[Records from a data source]
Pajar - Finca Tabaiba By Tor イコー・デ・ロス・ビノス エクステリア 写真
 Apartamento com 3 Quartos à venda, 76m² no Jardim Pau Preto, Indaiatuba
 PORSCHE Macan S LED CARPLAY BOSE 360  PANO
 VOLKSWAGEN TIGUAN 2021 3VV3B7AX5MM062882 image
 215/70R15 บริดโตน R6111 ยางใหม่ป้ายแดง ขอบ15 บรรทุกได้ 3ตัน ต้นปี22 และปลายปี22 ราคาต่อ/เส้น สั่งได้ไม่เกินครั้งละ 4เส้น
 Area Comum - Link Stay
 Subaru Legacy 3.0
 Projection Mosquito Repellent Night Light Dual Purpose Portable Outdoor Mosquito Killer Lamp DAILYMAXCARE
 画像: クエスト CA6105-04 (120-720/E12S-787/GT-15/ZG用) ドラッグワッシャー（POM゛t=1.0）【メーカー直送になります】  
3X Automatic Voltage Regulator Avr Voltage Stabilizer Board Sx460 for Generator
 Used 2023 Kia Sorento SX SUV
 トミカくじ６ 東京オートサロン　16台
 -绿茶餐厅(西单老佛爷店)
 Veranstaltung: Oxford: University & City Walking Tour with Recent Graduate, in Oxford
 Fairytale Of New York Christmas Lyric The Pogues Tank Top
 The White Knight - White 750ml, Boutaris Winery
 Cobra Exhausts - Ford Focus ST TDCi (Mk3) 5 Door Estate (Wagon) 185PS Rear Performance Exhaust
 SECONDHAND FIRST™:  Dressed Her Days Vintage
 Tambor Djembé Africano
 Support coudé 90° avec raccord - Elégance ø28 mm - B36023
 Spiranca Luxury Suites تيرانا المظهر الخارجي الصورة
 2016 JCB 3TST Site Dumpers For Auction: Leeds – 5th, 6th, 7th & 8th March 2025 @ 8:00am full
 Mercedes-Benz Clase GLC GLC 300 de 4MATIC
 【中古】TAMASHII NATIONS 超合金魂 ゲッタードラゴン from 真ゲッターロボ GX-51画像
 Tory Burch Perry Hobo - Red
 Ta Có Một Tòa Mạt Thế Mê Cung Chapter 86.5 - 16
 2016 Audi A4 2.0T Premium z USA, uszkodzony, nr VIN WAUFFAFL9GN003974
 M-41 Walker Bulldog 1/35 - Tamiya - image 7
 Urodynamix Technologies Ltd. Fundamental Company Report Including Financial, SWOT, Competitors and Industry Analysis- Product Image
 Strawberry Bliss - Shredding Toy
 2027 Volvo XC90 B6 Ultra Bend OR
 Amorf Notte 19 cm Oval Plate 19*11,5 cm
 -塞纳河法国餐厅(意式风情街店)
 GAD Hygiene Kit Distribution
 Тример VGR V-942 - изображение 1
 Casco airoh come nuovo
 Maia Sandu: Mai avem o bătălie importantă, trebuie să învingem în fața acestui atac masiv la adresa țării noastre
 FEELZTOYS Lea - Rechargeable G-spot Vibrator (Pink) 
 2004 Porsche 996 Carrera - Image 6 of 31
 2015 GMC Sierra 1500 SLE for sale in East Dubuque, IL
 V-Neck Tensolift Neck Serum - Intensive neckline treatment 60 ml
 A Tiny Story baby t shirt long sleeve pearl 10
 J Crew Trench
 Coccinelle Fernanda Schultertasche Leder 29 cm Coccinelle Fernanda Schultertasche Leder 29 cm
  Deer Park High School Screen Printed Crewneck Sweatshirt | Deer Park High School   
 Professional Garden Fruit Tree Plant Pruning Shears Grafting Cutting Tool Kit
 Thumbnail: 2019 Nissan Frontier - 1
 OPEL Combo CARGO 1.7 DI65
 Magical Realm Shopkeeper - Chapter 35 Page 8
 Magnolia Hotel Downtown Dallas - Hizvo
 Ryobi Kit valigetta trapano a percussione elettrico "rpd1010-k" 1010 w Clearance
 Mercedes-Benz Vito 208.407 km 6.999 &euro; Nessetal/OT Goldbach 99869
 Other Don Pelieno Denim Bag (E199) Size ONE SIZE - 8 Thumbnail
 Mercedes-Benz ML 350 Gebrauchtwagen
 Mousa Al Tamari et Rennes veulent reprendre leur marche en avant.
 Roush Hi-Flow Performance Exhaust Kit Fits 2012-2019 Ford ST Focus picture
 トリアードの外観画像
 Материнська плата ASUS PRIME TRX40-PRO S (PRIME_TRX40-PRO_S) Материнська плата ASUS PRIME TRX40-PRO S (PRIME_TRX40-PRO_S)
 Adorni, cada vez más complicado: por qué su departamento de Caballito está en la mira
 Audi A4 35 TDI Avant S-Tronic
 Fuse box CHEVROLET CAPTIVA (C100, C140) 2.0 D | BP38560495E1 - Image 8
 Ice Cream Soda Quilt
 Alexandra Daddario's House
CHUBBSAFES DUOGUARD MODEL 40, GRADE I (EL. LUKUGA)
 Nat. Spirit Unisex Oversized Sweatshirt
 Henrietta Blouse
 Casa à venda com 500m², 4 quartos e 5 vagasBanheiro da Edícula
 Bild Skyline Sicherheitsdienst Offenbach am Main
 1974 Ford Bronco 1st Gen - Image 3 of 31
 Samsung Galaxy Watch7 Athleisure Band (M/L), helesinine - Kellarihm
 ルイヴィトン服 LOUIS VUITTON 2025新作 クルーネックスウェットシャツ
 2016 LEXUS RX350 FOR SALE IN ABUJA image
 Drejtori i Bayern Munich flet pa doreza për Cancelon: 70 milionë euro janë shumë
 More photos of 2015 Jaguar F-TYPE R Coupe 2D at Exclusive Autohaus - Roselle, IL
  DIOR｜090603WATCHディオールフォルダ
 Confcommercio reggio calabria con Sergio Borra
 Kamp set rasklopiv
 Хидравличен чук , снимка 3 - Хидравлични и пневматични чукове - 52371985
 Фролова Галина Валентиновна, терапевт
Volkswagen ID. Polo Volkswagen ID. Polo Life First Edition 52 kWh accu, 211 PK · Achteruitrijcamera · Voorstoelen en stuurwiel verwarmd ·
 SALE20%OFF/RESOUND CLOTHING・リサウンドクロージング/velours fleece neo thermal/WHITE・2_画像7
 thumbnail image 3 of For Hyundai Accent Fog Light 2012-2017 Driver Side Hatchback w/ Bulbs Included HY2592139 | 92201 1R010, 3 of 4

=== WHAT IS EXPECTED ===
What you give back should be exactly the lines of the entries above from the one containing "Fuse box CHEVROLET" to the end, and nothing more.

=== ANSWER BELOW ===
 Fuse box CHEVROLET CAPTIVA (C100, C140) 2.0 D | BP38560495E1 - Image 8
 Ice Cream Soda Quilt
 Alexandra Daddario's House
CHUBBSAFES DUOGUARD MODEL 40, GRADE I (EL. LUKUGA)
 Nat. Spirit Unisex Oversized Sweatshirt
 Henrietta Blouse
 Casa à venda com 500m², 4 quartos e 5 vagasBanheiro da Edícula
 Bild Skyline Sicherheitsdienst Offenbach am Main
 1974 Ford Bronco 1st Gen - Image 3 of 31
 Samsung Galaxy Watch7 Athleisure Band (M/L), helesinine - Kellarihm
 ルイヴィトン服 LOUIS VUITTON 2025新作 クルーネックスウェットシャツ
 2016 LEXUS RX350 FOR SALE IN ABUJA image
 Drejtori i Bayern Munich flet pa doreza për Cancelon: 70 milionë euro janë shumë
 More photos of 2015 Jaguar F-TYPE R Coupe 2D at Exclusive Autohaus - Roselle, IL
  DIOR｜090603WATCHディオールフォルダ
 Confcommercio reggio calabria con Sergio Borra
 Kamp set rasklopiv
 Хидравличен чук , снимка 3 - Хидравлични и пневматични чукове - 52371985
 Фролова Галина Валентиновна, терапевт
Volkswagen ID. Polo Volkswagen ID. Polo Life First Edition 52 kWh accu, 211 PK · Achteruitrijcamera · Voorstoelen en stuurwiel verwarmd ·
 SALE20%OFF/RESOUND CLOTHING・リサウンドクロージング/velours fleece neo thermal/WHITE・2_画像7
 thumbnail image 3 of For Hyundai Accent Fog Light 2012-2017 Driver Side Hatchback w/ Bulbs Included HY2592139 | 92201 1R010, 3 of 4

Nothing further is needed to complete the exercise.